Nevertheless, the ‘seeing’ that spawned this tangent is purely mental and only relates to physical sight by way of a metaphor — a rather stretched one in my opinion, as it loses the full implication of the learning process. Such a metaphor distracts from the transformative nature of learning by inducing an episteme that populates the world with invisible but no less spatial concepts that one must ‘open one’s eyes’ to ‘see’. Nothing could be further from the truth. Taken to the extreme, this view leads to the feeling that one’s brain can only hold so much information. I cannot count the number of times I have heard people talk about information ‘pushing’ other information out of their heads — what complete idiocy (I chance seeming uncharitable here for rhetorical effect)!
Between the sight of our eyes and the ‘sight’ of our inner comprehension, there are a number of other kinds of vision. I have never seen anyone attempt to classify them and so I will do so here.

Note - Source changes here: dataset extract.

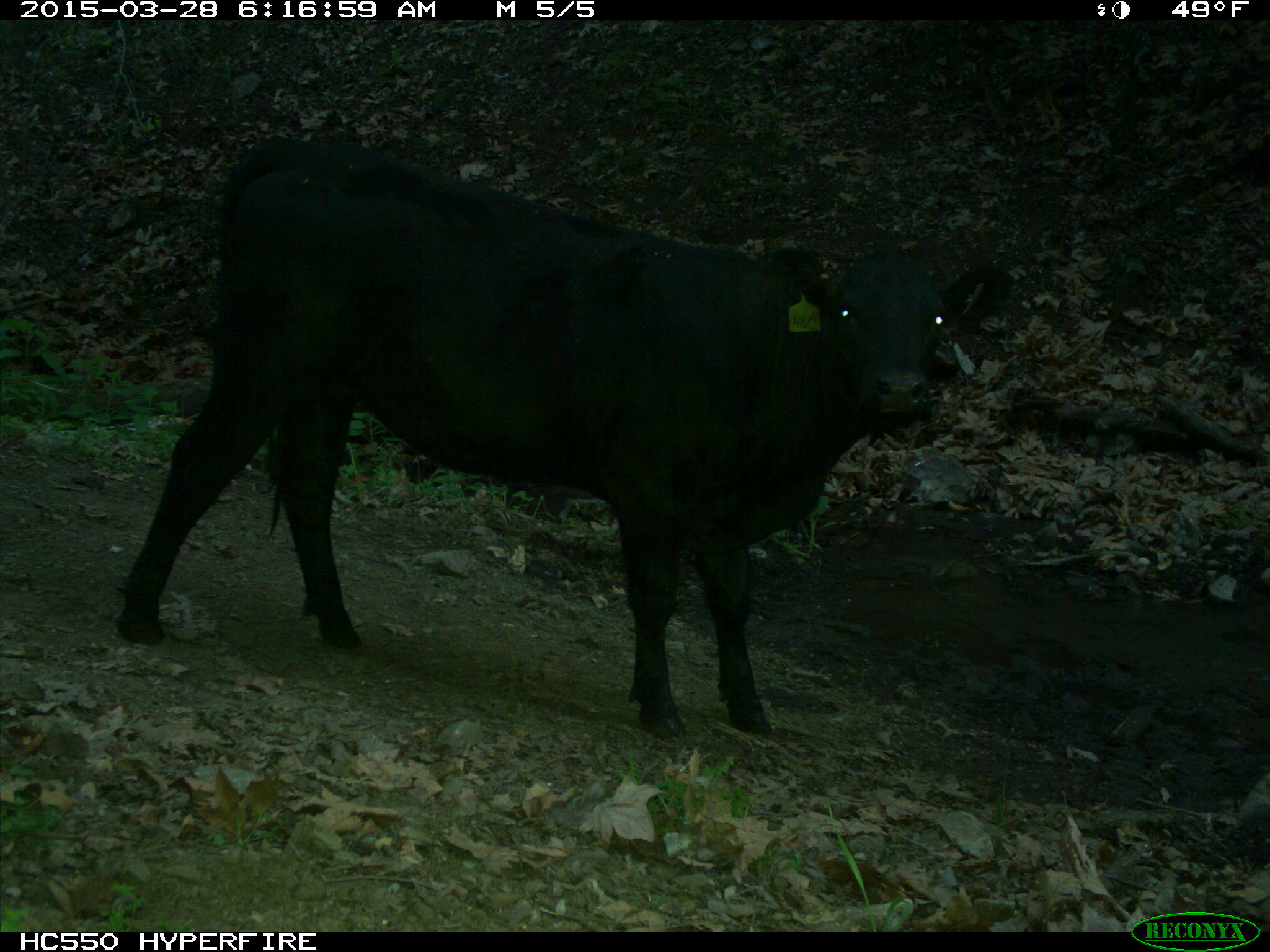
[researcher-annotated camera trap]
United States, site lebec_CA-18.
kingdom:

The ability to envision something with the inner, conscious mind is a simple aspect of thought. Insofar as this goes, the inner visual faculty is the exact counterpart to our inner linguistic faculty. What I mean here is that our conscious mind produces language, and it produces the idea of something that can only be experienced spatially — that is, seen. Nevertheless just as we can think an inner monologue without experiencing it with the same peculiar intensity of something spoken to us, when we think of something that can only be seen — that is, visualize something — then our minds do not experience it as a sight but as a mental construct.

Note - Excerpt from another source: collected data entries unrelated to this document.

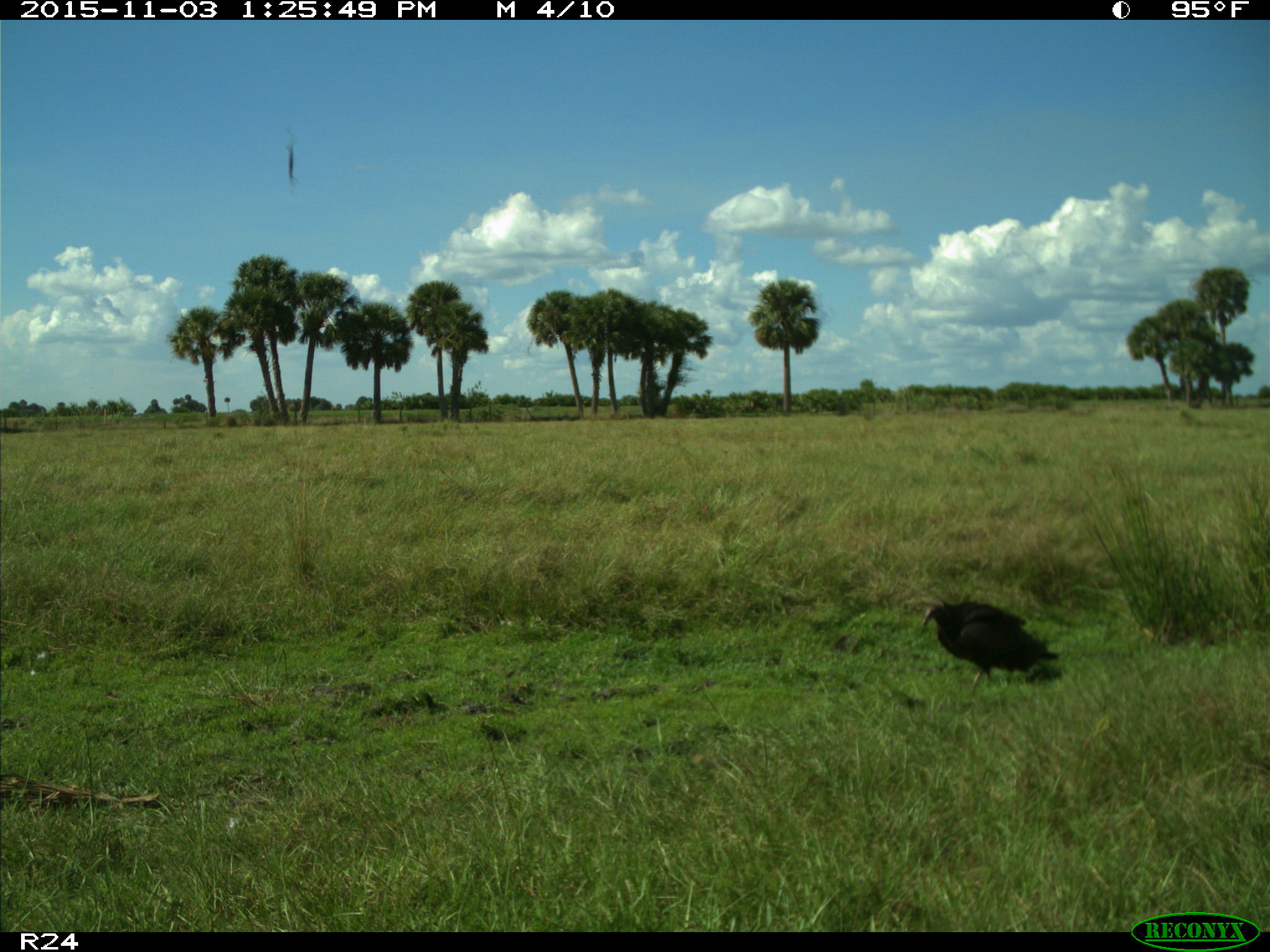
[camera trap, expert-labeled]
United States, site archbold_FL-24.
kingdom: Animalia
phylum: Chordata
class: Aves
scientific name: Aves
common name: birds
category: unidentified bird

Yet there is a faculty that perceives mental sights and sounds very much as vividly as if they came to our awareness from the consensus reality — what most term ‘real life’ — and not from some other, more rarified source. We all experience such visions and sounds in dreams, but it is possible to perceive such things while awake. I suspect that, when we dream, we have actually risen to a form of wakefulness in which such visions are not yet eclipsed by our productive faculty, that part of our mind which forms language and envisions after the above fashion, and that deep meditation leads those who may into the same wakeful but perceptive state as found during dreams.

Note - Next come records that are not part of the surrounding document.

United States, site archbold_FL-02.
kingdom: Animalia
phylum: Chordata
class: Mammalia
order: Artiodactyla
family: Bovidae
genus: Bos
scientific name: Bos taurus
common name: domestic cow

The implication here is that when dreaming we have almost no active intention, since our will instinctively begins producing language and spatially perceived concepts without allowing our perception to take in what it may. This is why wakefulness appears to eclipse dreams and visions. It is not wakefulness that blinds us to such visions but our incessant urge to produce thought rather than receive it. Our ability to perceive has thus atrophied through neglect, though any may begin to learn again how to ‘move’ mentally in such a way. Those who meditate and practice altering their mental state (‘processes’ would be a more accurate term as thought has no static state and only differing forms of activity) are able to perceive thought as well as produce it but do not lose there intentionality as the dreamer does.
This will require much more thought and I will continue to work on it, continuing this line of thought as I can. There is much here to consider.